If you have a nail nearby, that might be the case. If you are assembling IKEA
furniture outdoors, however, a hammer might as well be ``for paper weighting''.
In the same sense, a ladder is only ``for climbing'' when you have the need to
reach a high place. Most of the times, a ladder will be
``for being in the way''.

Also, screwdrivers are, supposedly, ``for driving screws''. But what happens
when you a have a flat screwdriver and need to drive a Phillips-head screw
(Figure~\ref{fig:ikea_flat_phillips})? It is harder to drive it, but have you
ever tried driving a flat head screw with a Phillips screwdriver
(Figure~\ref{fig:ikea_phillips_flat})? It won't work, and you'll start asking
yourself what is wrong, and what you can do to fix it.

## Data extract

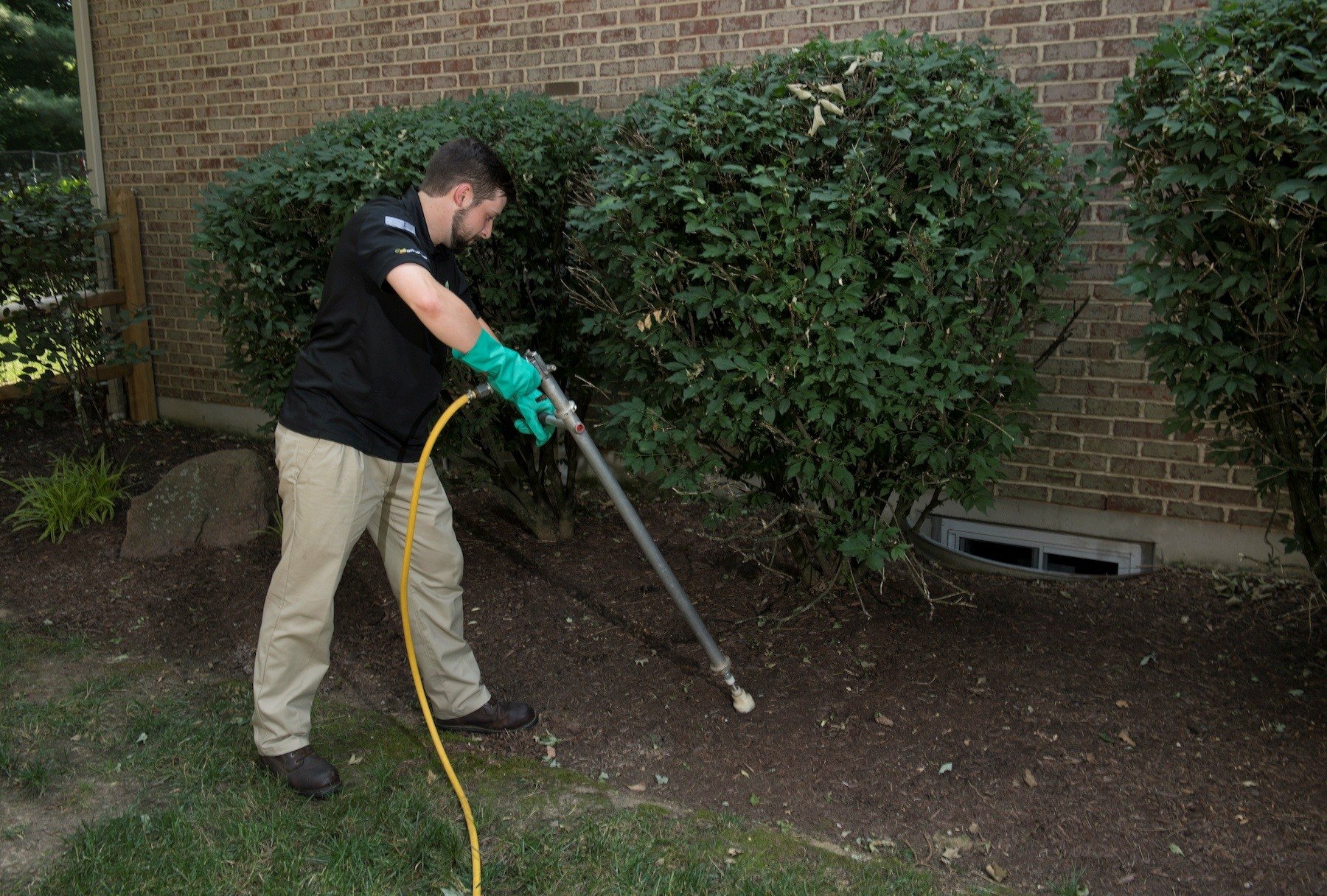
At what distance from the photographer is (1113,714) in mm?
3521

## To-do list
**1.** In the passage about tools and their uses, what does it say a ladder will be most of the time?
**2.** Carry the passage about tools and their uses forward from its final sentence.

## Response list
**1.** For being in the way.

**2.**
\begin{figure}[h]
  \centering
  \subfloat[][Flat screwdriver vs. Phillips-head screw] {
    \includegraphics{figures/ikea_flat_phillips.png}
    \label{fig:ikea_flat_phillips}
  }
  \qquad
  \subfloat[][Phillips screwdriver vs. Flat head screw] {
    \includegraphics{figures/ikea_phillips_flat.png}
    \label{fig:ikea_phillips_flat}
  }
  \caption{The IKEA scenario}
\end{figure}

You will be having a breakdown, as described by Heidegger~\cite{dreyfus07}, and
the screwdriver will cease to be \emph{ready-to-hand} and become
\emph{present-at-hand} until you can figure out the problem. But how do we equip
a robot with the same capabilities so that it can function in a human world?

% Not present in the outline: learning process in infancy. This might not be the
% best place for this part, but it definitely goes together with the
% cornerstones of the framework below.
% (Source: Thesis journal, pages 140 to 149, 28/03/2011).
% (Source: \cite{gibson2000}, pages 134 to 149, chapter 8).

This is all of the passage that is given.